API incidents

2024-07-09 - Outage of Plant.id API

Between 15:30 and 15:45 (UTC) our APIs experienced outage due to problems with messaging service.

2024-07-09 15:45 [fixed] Developers fixed the issue.

2024-07-09 15:30 Still experiencing issues with our RabbitMQ cluster. We "lost" around 2000 identifications.


2024-07-06 - Outage of Plant.id API

Between 15:05 and 15:30 (UTC) our APIs experienced outage due to problems with messaging service.

2024-07-06 15:30 [fixed] Developers fixed the issue.

2024-07-06 15:05 [investigating] RabbitMQ cluster lost message queue reserved for plant.id, preventing all identifications from reaching our models. We "lost" around 3000 identifications.
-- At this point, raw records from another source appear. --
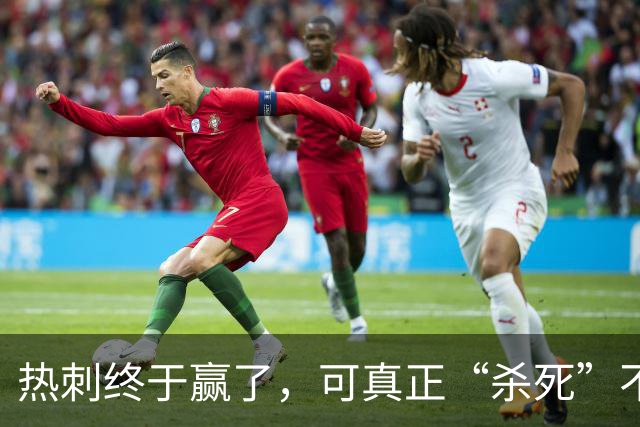 热刺终于赢了，可真正“杀死”不胜的，是天才还是玄学？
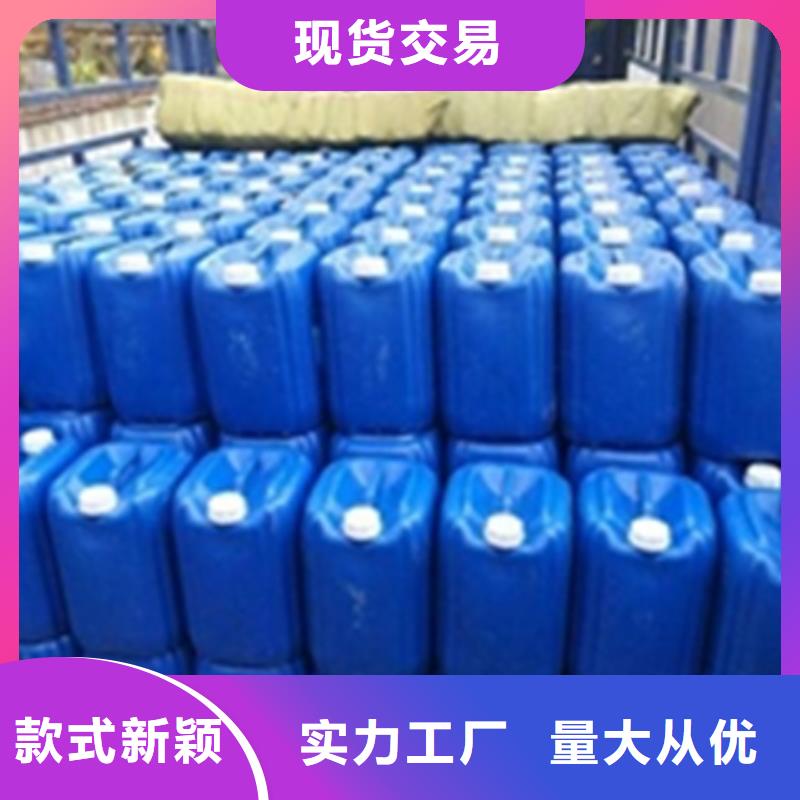 深圳铜件清洗剂厂家-价格低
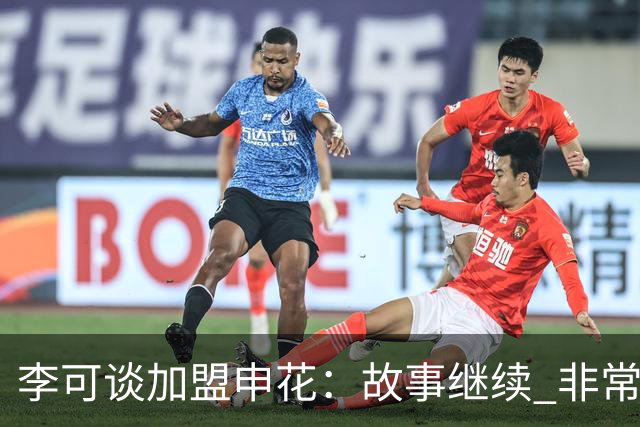 李可谈加盟申花：故事继续 非常期待接下来的一年
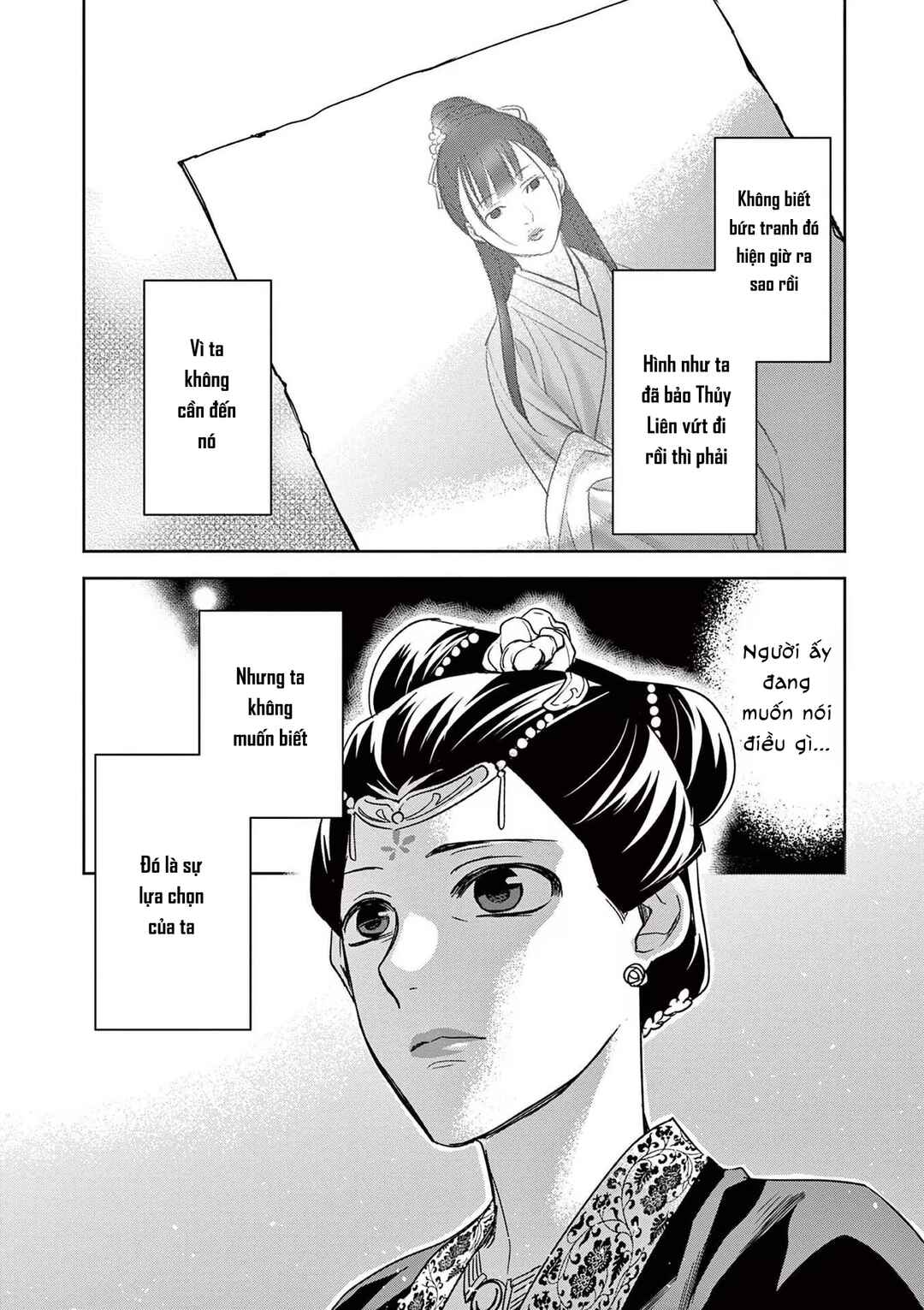 Chapter 47 - Page 21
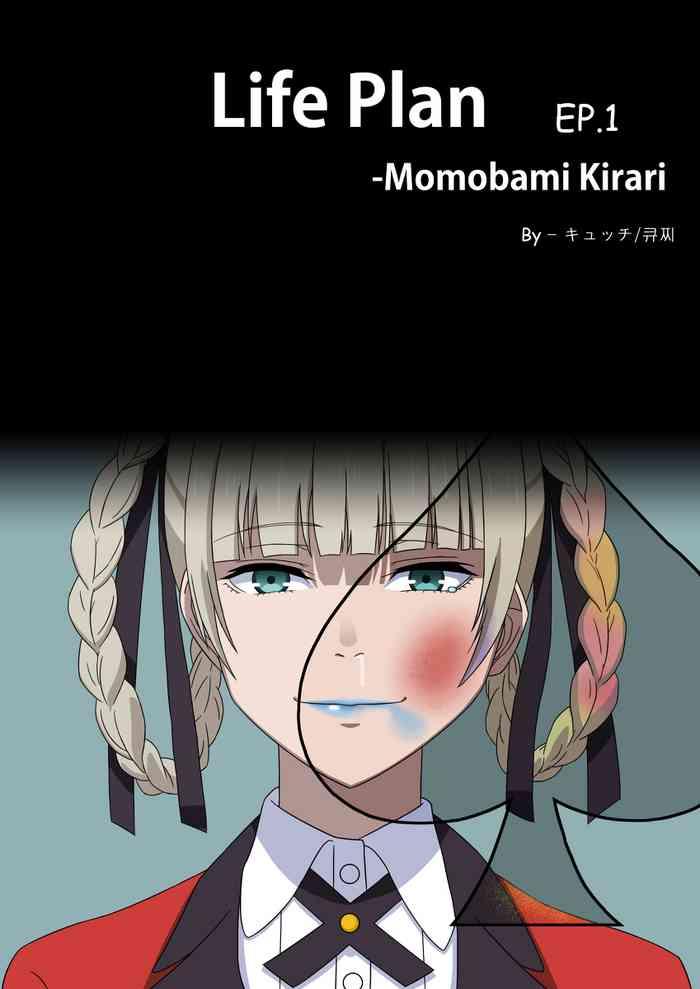 Swallowing Life Plan - Momobami kirari EP.1 Gorgeous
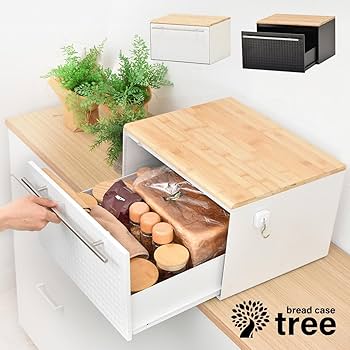 アンファン　ブレッドケース 0002477590-02.jpg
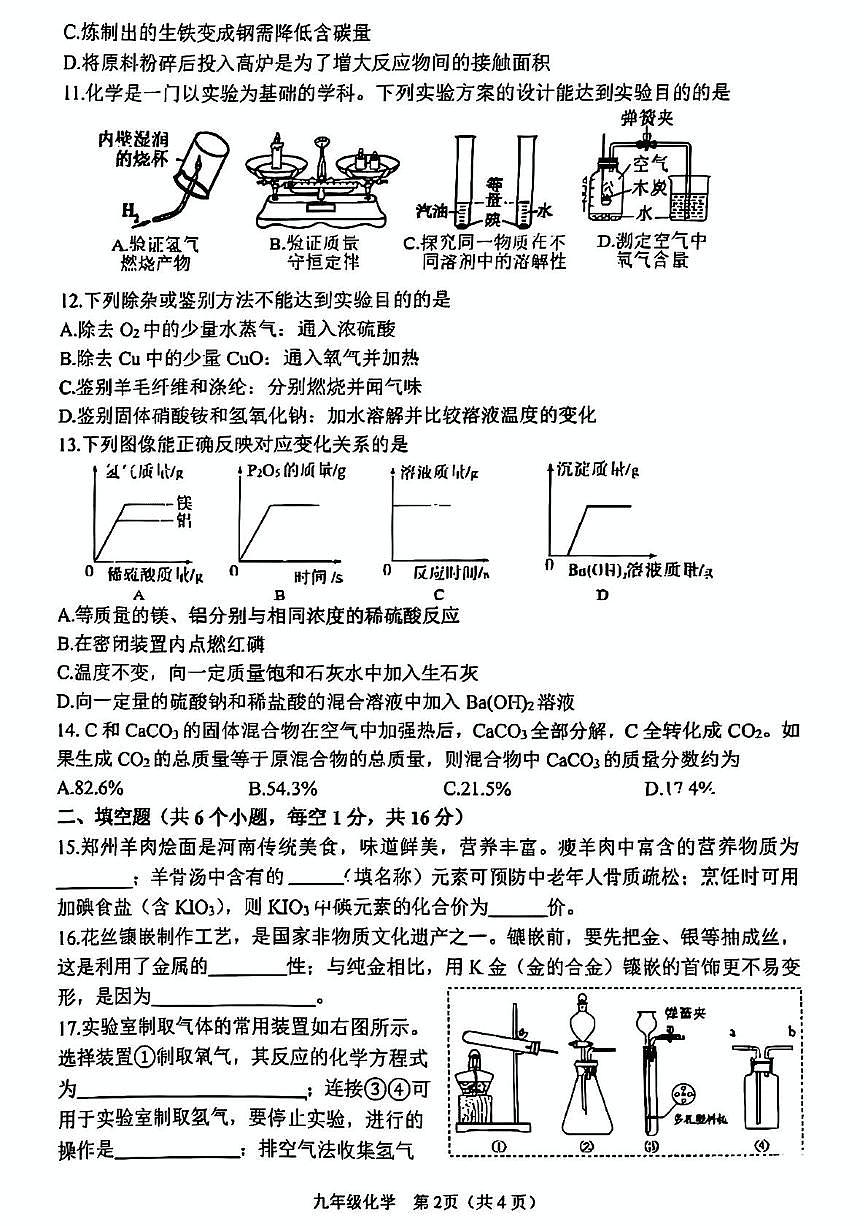 2025年河南省郑州市实验中学中考四模考试化学试卷（中考模拟）第2页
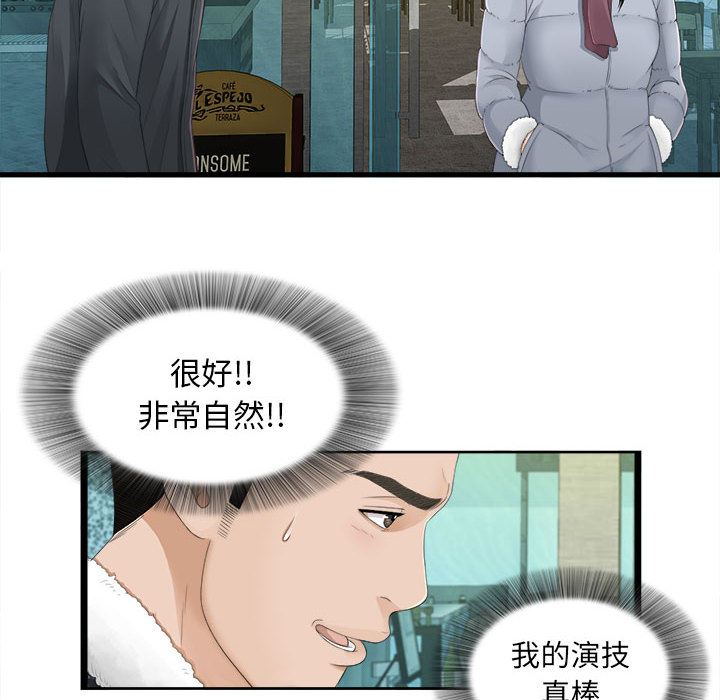[韩国漫画] 密友 爱情,巨乳大奶#[83P]-10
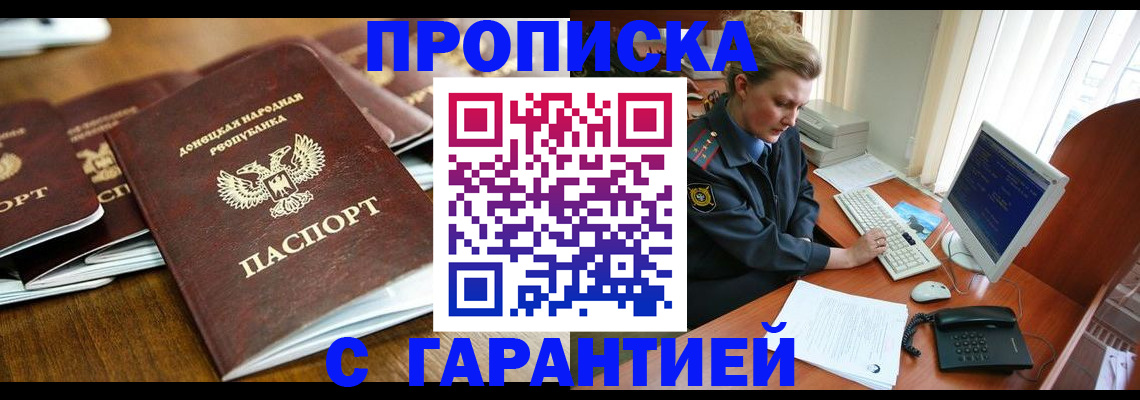 прописка штамп в Топках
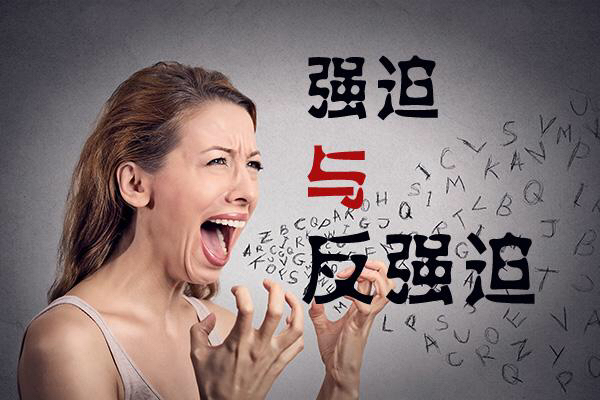 强迫思维有多可怕?它无形消耗精气神,这几招很实用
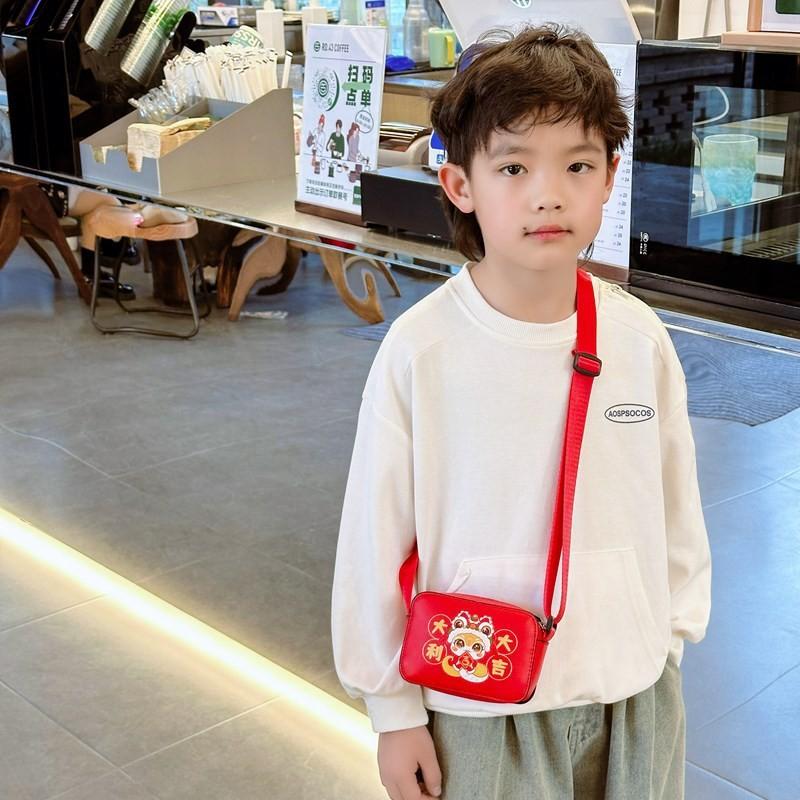 Joyful New Year Mini Coin Purse For Boys And Girls With Adorable Animal Patterns For Daily Carry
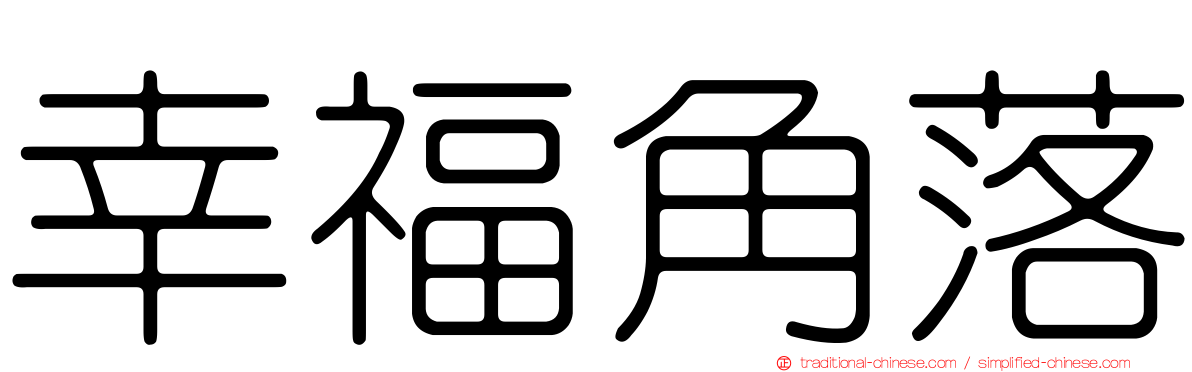 幸福角落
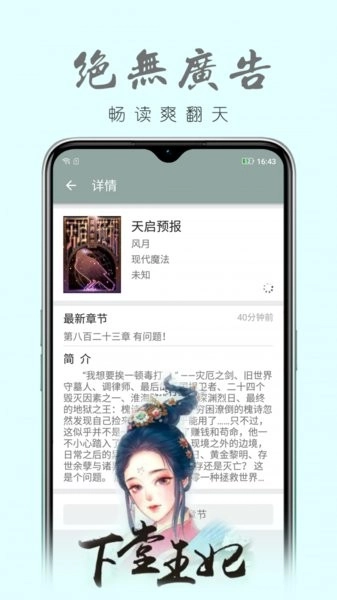 真鸟小说免费版图3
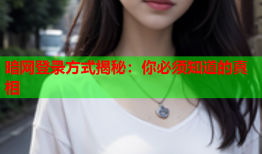 暗网登录方式揭秘：你必须知道的真相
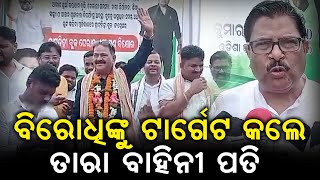 Congress Is In Election Mood | MLA Tara Prasad Bahinipati Targets Odisha Govt. | PPL Odia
2024-07-03 - Outage of Kindwise APIs

Between 12:47 and 13:46 our APIs experienced outage due to problems with messaging service.

2024-07-03 13:46:31 [fixed] Developers fixed the issue.

2024-07-03 12:50:25 [investigating] RabbitMQ cluster is not available, preventing all identifications from reaching our models.


2024-03-17 - Outage of Plant.id API

2024-03-17 14:03:31 [investigating] Plant.id API is down a few minutes (since 13:42:55 (UTC)) We are investigating the cause.

2024-03-17 14:45 [fixed] Developers fixed the issue.

2024-03-18 13:50 [analysis] The casue was a combination of three factors. First was an CPU inefficient dump of analytical data into analytics database casuing a delay in processing of the identification. The second factor was a flaw in design of internal transaction system which started a feedback loop. Third factor was processes limit on webserver was configured too low.

Two of the mentioned factors were already fixed today. We are planning to tackle the last one until the end of this week. We are also considering adding more CPU cores to the affected machine.


2023-11-24 - Outage of "similar images" functionality

2022-11-24 15:16 [fixed] The issue have been fixed. The outage took approximately 4 hours. We will cover this part of the response with integration tests to mitigate the issue in the future.

2022-11-24 14:53 [investigating] A few minutes ago we received a report that similar images from plant health assessment service are not available in API responses. We confirm this report and are currently in the process of investigation of the cause.


2023-08-09 - Plant.id API outage

2022-08-09 12:15 [resolved] Connectivty is stable again and all services are working correctly.

2022-08-09 11:25 [update] Cause of outage is networking problem of cloud service provider (incident report).

2023-08-09 10:30 [investigating] We are experiencing connectivity issues to DB and our model workers. Most of the identifications are rejected or fail.


2023-05-21 - Slow identification for 0.05% of traffic

2023-05-26 10:01 [investigating] On of our GPU workers sometimes mysteriously freezes a causes a tiny amount of traffic to be inefficiently requeued causing some requests to take much slower than we are used to (sometimes even a minute or two).

Note: The new efficient requeueing system is already developed and we are planning to release it during the summer.


2022-07-07 - Plant.id API outage

2022-07-07 11:18 [update] We switched back to the boosted database and turned on additional notifications to prevent this issue in the future.

2022-07-07 11:04 [resolved] We switched to the recovery database. Plant.id is working again.

2022-07-07 10:20 [update] We are increasing the database space and creating a new recovery database.

2022-07-07 10:01 [investigating] Our database ran out of storage space and switched to the read-only mode. Identification stopped working.


2021-08-19 - Plant.id API outage

2021-08-19 6:09 [resolved] The migration took almost 2 hours.

2021-08-19 4:10 [investigating] Our database node stopped responding. The traffic could not be automatically routed to a dedicated secondary node for reasons we are still investigating. Our Engineering team immediately contacted the cloud provider. We decided to migrate DB to another cluster.